Editorial | Don’t be huffy over JamCOVID revelations
That a “comprehensive review “ of the security of all government websites is under way to ensure compliance with “international standards and best practices” is a welcome development. However, the implication that this action may have been occasioned by the JamCOVID fiasco, rather than being a routine exercise, is surprising.
Should this be the case, the Government must not just strengthen the security of its sites. The systems must now be regularly policed to ensure their integrity, which sometimes means being receptive to observers who point out obvious gaps and vulnerabilities, even when they are not officially authorised to do so. In the event, we hope that embarrassment and hubris are not driving the Jamaican authorities to go after the good guys for revealing the frailties and cock-ups at the JamCOVID portal. For, neither that nor declarations about the supposed robustness of its security, or its related app, will of themselves restore confidence in the site.
What is required is a full and frank assessment and disclosure of what went wrong, who is responsible, if and how they have been held accountable. We must also be told the precise nature of the fix. This does not require lengthy study and analysis, which gives the impression that the Government is playing for time to get around having to hold people responsible.
Additionally, the re- establishment of trust in the JamCOVID site, and anywhere else the State stores people’s private data, will demand that the Government follows its own legislation, regulations and guidelines for the management of this information, including its deletion, when required by law. Failure in this regard is not only for the possibility of personal information being stolen by people with malicious intent. It has the prospect, too, of weakening trust in government and raising questions about the real intention of an intrusive State.
These issues have come in sharp focus over the last fortnight by revelations made by TechCruch, an online publication that reports on technology/business issues, about the security failures of the JamCOVID portal, through which Jamaica manages the movement of travellers to the island in the face of COVID-19 restrictions that was left unprotected. First, it was disclosed that the storage server on which data was held had no password. That meant tens of thousands of documents of people’s private data – including negative COVID-19 test results, quarantine orders and signatures – were potentially available for the taking.
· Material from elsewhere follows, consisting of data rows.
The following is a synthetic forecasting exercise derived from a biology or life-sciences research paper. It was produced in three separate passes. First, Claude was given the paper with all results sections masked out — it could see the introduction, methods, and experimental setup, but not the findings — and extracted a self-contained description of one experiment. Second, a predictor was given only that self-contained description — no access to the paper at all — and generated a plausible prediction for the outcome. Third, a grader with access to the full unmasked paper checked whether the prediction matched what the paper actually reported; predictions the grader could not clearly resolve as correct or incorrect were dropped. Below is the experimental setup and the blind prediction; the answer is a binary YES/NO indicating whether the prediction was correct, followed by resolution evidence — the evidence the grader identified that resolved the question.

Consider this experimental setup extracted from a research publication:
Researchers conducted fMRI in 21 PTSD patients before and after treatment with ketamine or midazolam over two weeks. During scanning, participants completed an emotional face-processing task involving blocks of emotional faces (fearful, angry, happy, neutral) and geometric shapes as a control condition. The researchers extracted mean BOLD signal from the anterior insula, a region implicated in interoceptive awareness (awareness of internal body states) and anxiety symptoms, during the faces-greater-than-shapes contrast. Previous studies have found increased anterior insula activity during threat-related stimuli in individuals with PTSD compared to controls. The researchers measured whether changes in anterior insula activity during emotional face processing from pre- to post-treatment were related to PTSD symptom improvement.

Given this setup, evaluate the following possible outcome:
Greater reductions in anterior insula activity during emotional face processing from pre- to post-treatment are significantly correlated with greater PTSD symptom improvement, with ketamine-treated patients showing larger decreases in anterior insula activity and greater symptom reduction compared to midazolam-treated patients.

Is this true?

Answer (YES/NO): NO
There was the sense that the Government was huffy about the revelation and disputative of the potential effect of the vulnerability, even as it announced that the problem had been repaired. But days later, TechCrunch again reported that a file with passwords and other credentials that could take anyone who utilised it to the backend of the application, was openly exposed on the site. Again, Jamaica seemed to suggest that the availability of this file was overblown.
Then on Thursday, the same day Prime Minister Andrew Holness chaired a meeting of the National Security Council focusing on cybersecurity, TechCrunch made a further disclosure of another weakness in the JamCOVID site security that exposed information related to more than half-million quarantine orders. Much of that information, the regulations suggest, should have already been deleted.
The first inclination is to treat the whole affair as a screwball comedy. Except that the matter is so serious. Even before a technical report of the consequences, or lack thereof, of the exposures, a simple explanation of how this could happen again after the first revelation is necessary. This, after all, is about competence and execution of due diligence. Leaving home with your door wide open and getting away with only a scare, might, the first time, be treated as an oversight. Doing so a second and a third time is reckless – and worse.
The fact that there are “inherent risks” in the digital environment from people with malign intent, as the Government has pointed out, should not be conflated with what appears to have happened on the JamCOVID site. Neither should anger be spewed at journalists reporting information that the public has a legitimate right to know. Or for that matter, anyone with the skills to note and highlight the vulnerabilities of the site. Even as we fulfil the obligations under the law, the process should not begin, because of our embarrassment, with huffy tones with such persons.
Jamaica is perhaps lucky that, as the Government reported, there was no “data exfiltration” from the JamCOVID portal. Maybe we should thank TechCruch for the opportunity to fix the vulnerabilities before that happened.